KOMPAS.com – Di bawah sinar bulan purnama
Hati susah jadi senang
Si miskin pun yang hidup sengsara
Semalam itu bersuka
Itulah penggalan lagu Di Bawah Sinar Bulan Purnama. Sebuah lagu lawas bergenre keroncong ciptaan R Maladi itu menggambarkan bahwa terjadinya bulan purnama merupakan suatu peristiwa istimewa.
Jika liriknya dibaca secara lengkap, lagu itu juga bercerita tentang keindahan alam dengan tiga penggalan lirik yang terdengar lucu sekaligus optimistis pada bagian refrain.
Cerita dalam lagu Di Bawah Sinar Bulan Purnama itu tidak jauh berbeda dengan kisah yang dituangkan salah satu maestro lukis Indonesia, Djoko Pekik, dalam lukisan berjudul “Bulan Purnama” yang dibuat pada 2015.
Lukisan tersebut bercerita tentang keindahan dan kebahagiaan atau hal yang erat dengan sesuatu bersifat menyenangkan serta berpengharapan.
Pelukis Yuswantoro Adi mengatakan, lukisan itu diciptakan Djoko Pekik untuk memperingati Hari Raya Waisak sekaligus bercerita tentang keharmonisan bermacam-macam agama di Indonesia.
Baca juga: Mengenang Djoko Pekik dan Lukisan-lukisan yang Berbicara
“Mungkin sang Maestro ingin menggambarkan suatu peristiwa keagamaan umat Buddha di negara dengan masyarakat mayoritas Muslim, bisa dilaksanakan dengan damai, saling toleransi antarumat beragama, bahkan saling menjaga satu sama lain,” kaya Yuswantoro dalam rilis yang diterima Kompas.com, Rabu (21/2/2024).
Yuswantoro bercerita, Djoko Pekik merupakan anggota Sanggar Bumi Tarung yang merupakan bagian dari Kelompok Lembaga Kebudayaan Rakyat (Lekra). Semasa muda, Djoko Pekik mendirikan sanggar seni bernama Bumi Tarung.
Menurut Agus Dermawan T dalam buku Podium Sahibulhikayat, sanggar tersebut didirikan bersama dua sahabatnya yang juga seniman terkenal, yakni Amrus Natalsya dan Misbach Tamrin.

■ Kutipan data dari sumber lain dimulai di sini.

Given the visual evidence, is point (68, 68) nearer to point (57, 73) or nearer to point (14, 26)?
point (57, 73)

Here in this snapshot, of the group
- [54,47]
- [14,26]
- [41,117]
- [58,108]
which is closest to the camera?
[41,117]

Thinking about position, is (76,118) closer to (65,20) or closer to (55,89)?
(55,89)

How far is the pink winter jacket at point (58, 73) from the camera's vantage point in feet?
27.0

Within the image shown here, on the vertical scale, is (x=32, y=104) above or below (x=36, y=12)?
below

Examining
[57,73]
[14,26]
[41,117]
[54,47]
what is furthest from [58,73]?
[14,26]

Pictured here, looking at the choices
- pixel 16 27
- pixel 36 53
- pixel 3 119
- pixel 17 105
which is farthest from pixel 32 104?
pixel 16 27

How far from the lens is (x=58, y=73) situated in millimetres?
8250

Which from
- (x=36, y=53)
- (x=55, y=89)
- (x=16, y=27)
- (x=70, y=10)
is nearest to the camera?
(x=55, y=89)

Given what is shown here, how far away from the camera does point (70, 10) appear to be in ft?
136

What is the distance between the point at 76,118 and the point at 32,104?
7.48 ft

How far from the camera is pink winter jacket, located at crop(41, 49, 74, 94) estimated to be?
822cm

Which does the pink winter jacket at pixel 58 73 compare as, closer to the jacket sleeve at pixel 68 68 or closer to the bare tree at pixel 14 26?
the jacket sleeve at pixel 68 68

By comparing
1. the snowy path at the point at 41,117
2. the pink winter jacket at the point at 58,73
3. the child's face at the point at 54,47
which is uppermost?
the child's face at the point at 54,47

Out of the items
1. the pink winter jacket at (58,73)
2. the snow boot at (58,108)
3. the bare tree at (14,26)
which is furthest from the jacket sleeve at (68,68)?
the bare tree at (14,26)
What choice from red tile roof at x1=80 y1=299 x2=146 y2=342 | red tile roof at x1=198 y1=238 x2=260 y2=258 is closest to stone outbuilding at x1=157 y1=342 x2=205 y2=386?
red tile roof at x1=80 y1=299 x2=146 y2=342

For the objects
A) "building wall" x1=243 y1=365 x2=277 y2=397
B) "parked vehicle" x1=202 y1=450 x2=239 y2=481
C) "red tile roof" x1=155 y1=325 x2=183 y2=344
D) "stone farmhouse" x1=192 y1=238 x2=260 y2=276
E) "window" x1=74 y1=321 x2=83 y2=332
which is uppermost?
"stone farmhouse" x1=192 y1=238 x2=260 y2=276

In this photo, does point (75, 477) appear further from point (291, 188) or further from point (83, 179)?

“Ketiganya bersama-sama menciptakan karya-karya seni yang kini tersimpan rapi di berbagai museum dan arsip nasional,” ujarnya.
Baca juga: Maestro Lukis Djoko Pekik Meninggal Dunia
Bersama Amrus Natalsya juga, Djoko Pekik bergabung dengan Lekra yang kredonya adalah menciptakan karya terinspirasi setelah melakukan aksi Turun ke Bawah (Turba) ke kawasan miskin dan terisap.
Hal itu sejalan dengan aktivitas Lekra yang kerap melukiskan realisme sosial yang dibumbui dengan nilai-nilai kerakyatan, baik dalam bentuk kritik maupun opini atas kondisi sosial kemasyarakatan.